The Top Features in the All New Flickr
Flickr received a massive update the other day to both it’s service in general and its mobile applications. In general, Flickr has been given an IQ boost, gaining some features that take it into a whole new level when it comes to image organisation. There’s no doubt that this is what Yahoo! are trying to with the service, they’re competing with the likes of Google+ and DropBox to be your go-to place for uploading your photos.
Flickr already offers up to 1,000GB Free storage when it comes to uploading your photos which is a great offer to out-do the rest of the competition offering different storage options based on their respective additional features. That’s the thing, with these other sites, their storage options are limited by the fact that users will be uploading other forms of media and so it’s best to therefore take advantage of their need for more data, however with Flickr, images are their only want and desire.
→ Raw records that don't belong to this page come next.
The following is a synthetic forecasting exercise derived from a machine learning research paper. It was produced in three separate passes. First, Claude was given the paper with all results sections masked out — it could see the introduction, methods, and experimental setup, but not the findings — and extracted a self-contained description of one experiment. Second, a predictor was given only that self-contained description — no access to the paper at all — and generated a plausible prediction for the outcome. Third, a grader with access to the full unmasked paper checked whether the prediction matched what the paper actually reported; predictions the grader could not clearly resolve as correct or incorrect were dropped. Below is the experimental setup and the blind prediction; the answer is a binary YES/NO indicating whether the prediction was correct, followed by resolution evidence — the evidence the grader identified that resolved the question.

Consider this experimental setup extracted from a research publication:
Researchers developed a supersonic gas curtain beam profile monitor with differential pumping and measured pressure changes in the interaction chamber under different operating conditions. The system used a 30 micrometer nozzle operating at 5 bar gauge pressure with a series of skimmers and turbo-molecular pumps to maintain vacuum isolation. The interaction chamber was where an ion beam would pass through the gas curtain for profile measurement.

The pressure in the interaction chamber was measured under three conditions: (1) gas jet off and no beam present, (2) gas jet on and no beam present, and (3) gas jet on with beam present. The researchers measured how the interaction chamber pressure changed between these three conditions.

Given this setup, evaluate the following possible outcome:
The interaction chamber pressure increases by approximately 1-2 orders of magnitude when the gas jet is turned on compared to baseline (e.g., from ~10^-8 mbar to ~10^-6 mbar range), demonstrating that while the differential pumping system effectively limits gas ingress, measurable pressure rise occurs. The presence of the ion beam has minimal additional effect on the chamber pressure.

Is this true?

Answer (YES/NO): NO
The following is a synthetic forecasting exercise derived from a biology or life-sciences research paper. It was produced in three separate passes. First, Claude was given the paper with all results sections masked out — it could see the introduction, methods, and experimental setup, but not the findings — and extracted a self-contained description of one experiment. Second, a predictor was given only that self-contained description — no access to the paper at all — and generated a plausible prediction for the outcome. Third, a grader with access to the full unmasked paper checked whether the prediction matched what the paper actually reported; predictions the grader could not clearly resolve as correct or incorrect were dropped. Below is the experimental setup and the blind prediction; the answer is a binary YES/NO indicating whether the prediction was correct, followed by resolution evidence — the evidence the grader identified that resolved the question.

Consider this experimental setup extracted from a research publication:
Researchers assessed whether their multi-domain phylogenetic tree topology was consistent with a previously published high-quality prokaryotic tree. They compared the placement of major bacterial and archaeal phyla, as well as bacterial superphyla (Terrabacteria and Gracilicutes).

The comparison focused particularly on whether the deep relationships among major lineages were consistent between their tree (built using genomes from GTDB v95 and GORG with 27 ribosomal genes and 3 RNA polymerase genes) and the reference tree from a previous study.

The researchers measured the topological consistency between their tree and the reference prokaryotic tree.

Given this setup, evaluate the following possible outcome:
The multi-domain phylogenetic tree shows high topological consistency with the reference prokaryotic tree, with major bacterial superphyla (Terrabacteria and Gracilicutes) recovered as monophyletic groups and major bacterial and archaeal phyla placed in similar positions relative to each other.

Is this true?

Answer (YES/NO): YES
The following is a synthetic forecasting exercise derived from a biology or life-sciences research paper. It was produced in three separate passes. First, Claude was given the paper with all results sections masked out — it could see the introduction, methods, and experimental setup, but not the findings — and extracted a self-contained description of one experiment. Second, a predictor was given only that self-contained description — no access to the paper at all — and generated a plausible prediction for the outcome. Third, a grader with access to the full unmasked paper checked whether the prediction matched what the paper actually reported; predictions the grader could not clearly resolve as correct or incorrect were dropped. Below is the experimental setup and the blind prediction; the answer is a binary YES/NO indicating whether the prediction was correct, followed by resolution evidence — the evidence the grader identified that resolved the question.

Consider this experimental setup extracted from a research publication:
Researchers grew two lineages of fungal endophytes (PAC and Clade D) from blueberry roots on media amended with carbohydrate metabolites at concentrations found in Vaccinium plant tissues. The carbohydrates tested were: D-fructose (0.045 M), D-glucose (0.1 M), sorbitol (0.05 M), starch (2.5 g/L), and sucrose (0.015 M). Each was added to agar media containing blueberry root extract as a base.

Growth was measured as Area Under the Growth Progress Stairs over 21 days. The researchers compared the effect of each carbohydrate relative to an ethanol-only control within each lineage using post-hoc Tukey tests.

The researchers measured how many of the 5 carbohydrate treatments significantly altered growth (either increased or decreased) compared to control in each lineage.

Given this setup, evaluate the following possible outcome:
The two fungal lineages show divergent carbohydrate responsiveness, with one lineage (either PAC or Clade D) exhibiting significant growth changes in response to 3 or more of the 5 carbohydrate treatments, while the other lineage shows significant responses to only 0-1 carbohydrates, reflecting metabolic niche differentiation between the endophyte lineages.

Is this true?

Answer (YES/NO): YES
With Yahoo!’s Flickr’s new features and massively updated applications, we wanted to highlight the best features that have come around this time. We’ve collected the four main things you should look for in the all new Flickr.
Revamped Camera Roll
The Camera Roll in Flickr’s update has been given a massive boost when it comes to intelligence, sorting and more. It’s probably the best place on the web right now to view, find and search all your images. You can now sort your images by date or use a new “magic view” feature that will automatically sort your photographs into clever categories. For example, it can put them into a category of only black and white images, images of landscapes, images that are screenshots and images that include animals. It does this via some clever image recognition software that Flickr have produced. The intelligent software will automatically sort your photos into up to 60 different categories to make it easier to sort your photos.
Using the aforementioned improved image recognition also improves the search capabilities of Flickr with a more advanced and specific allowance when you search now. For example, you can search for “black and white” images, “dog” images or other key terms that the image recognition software can recognise. For example, “Look for photos of the London Eye to find the giant Ferris wheel, you’ll no longer find countless photos of eyes taken in London,” Flickr’s head of engineering, Time Miller, wrote on his Tumblr post. “Instead, our new advanced search algorithms understand your intent and bring you higher quality results time after time.”
This improves your search results within Flickr ten-fold, not only making it easier to find what you’re looking for, but being able to search within a bit more detail also.
One thing that Google brought into their Google+ app a couple of years ago now is the ability to auto-upload your images to the web. This was both a blessing and a curse, it took out the need to remember to go home and upload your images somewhere online to collate them, but it also meant you had a bunch of blurry shots uploaded to Google+ that you didn’t want there. Since then, Google+ has worked hard on technologies allowing the website to compile the best images, remove blurry images, auto-enhance and remove red-eye and all sorts. On top of that, creating stories of your days out, creating auto-awesome GIFs for you too and more.
Flickr has no implemented this technology into their mobile applications also, making it another great tool for collating all your photos. It doesn’t quite yet have the ability to select the best and show you those, however we wouldn’t be surprised to see this become a thing with the new facial recognition technology and “magic view” software.
Updated User Interface For Mobile Apps
Flickr has updated its slew of mobile applications. The Android, iPhone and iPad applications have all received a great update making them feel snappier, more suited to their screen size and more importantly, gives them all more synergy between applications making them all feel a little bit more like the website itself.
Finally, Flickr have also added uploading tools for Windows and Mac to get those images off your computer onto your Flickr account finally. These uploads permit uploading up to 500,000 photos to once account at once. A number we’re sure not many people are going to hit. This is also a great way to take advantage of the aforementioned 1,000GB of free storage.